- Given information:
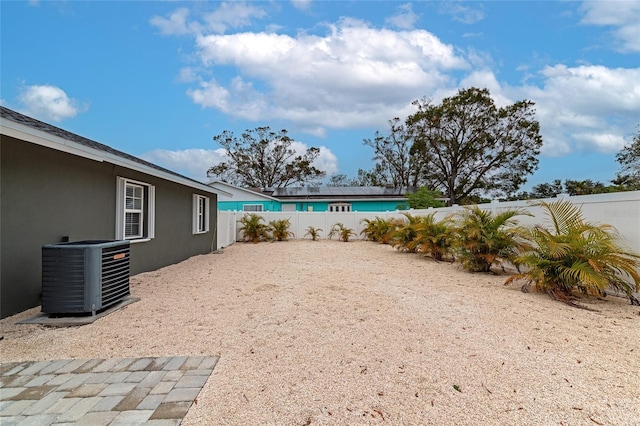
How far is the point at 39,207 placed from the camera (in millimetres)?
4184

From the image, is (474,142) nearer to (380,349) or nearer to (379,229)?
(379,229)

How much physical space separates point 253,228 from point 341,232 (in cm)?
423

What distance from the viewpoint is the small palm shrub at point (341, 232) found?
52.2ft

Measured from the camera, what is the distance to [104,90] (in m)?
→ 9.53

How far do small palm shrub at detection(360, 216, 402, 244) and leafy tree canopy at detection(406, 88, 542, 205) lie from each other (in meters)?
13.2

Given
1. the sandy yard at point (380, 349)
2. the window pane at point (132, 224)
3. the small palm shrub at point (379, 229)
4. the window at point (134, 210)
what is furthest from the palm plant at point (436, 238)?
the window pane at point (132, 224)

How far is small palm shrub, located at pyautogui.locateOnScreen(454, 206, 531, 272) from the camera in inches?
267

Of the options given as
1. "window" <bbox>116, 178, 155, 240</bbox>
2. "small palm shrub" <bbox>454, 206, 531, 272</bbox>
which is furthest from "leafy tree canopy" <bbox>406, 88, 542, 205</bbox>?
"window" <bbox>116, 178, 155, 240</bbox>

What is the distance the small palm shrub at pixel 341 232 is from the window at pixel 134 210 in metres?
10.0

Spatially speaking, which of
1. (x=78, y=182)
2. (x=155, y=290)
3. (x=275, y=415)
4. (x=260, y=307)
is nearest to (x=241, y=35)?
(x=78, y=182)

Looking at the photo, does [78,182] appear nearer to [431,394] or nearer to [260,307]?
[260,307]

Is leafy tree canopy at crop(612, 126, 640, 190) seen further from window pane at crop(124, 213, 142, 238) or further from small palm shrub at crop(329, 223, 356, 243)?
window pane at crop(124, 213, 142, 238)

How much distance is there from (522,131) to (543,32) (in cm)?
1886

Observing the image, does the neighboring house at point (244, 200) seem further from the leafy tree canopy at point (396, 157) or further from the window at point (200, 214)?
the leafy tree canopy at point (396, 157)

- Problem statement: Please arrange the records from the line holding "Is leafy tree" through the end of the records, inclusive, as a two-column CSV with the columns input and output. Give one row per record: its text under input and its answer under output, each in a single quoted field with line breaks turned into spaces.

- Task result:
input,output
"Is leafy tree canopy at crop(612, 126, 640, 190) seen further from window pane at crop(124, 213, 142, 238) or further from small palm shrub at crop(329, 223, 356, 243)?","window pane at crop(124, 213, 142, 238)"
"How much distance is there from (522,131) to (543,32) (in cm)?","1886"
"Observing the image, does the neighboring house at point (244, 200) seem further from the leafy tree canopy at point (396, 157) or further from the window at point (200, 214)?","the leafy tree canopy at point (396, 157)"